Namun hal ini tidak berlaku bagi PSIS sehingga terkumpul pajak Rp 2,147 miliar yang belum disetor ke kas negara. Bahkan, Pemkot Semarang sendiri belum melakukan verifikasi atas penggunaan dana PSIS sepanjang 2007. Sehingga angka tunggakan Rp 2,147 miliar itu bisa saja membesar.

Yang lebih memprihatinkan di balik kasus tunggakan ini adalah jawaban Manajemen PSIS yang dilontarkan Manajer Yoyok Sukawi. Ia mengaku tidak mengetahui kalau para pesepak bola wajib membayar pajak penghasilan.

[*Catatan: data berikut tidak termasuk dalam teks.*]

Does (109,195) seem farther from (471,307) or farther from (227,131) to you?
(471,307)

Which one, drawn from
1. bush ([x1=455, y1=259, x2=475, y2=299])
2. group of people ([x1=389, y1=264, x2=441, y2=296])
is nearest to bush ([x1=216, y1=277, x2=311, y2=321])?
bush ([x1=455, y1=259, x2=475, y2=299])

Menurut Yoyok, ketidaktahuan itu karena kewajiban membayar pajak penghasilan merupakan urusan pemain dan Pemerintah. Ia menyesalkan tidak ada pemberitahuan sejak awal dari Pemerintah mengenai hal ini.

Yoyok juga mengatakan bahwa pihaknya telah mengirim surat pemberitahuan kepada seluruh pemain lokalnya. “Tagihan” yang dikirimkannya itu berlaku pula untuk pemain lokal PSIS yang musim ini pindah membela klub lain. Konon, ada sekitar 30 pemain lokal yang terkena kewajiban ini.

Meski respons Manajemen PSIS terhadap kritik DPRD Kota Semarang cukup sigap, saya tetap prihatin terhadap kasus ini. Bayangkan, Manajemen PSIS yang terdiri atas sejumlah tokoh terkenal –Yoyok bahkan putra Walikota Semarang, Sukawi Sutarip, yang sedang "dibidik" KPK— itu ternyata tak paham soal pajak penghasilan.

Rasanya sungguh ironis, menyedihkan, sekaligus tak masuk akal. Apa iya Manajemen PSIS benar-benar tak paham soal pajak penghasilan? Bukankah mereka juga sudah diverifikasi Badan Liga Sepak Bola Indonesia (BLI) dari segi finansial saat mengajukan diri sebagai peserta Liga Super Indonesia 2008/2009?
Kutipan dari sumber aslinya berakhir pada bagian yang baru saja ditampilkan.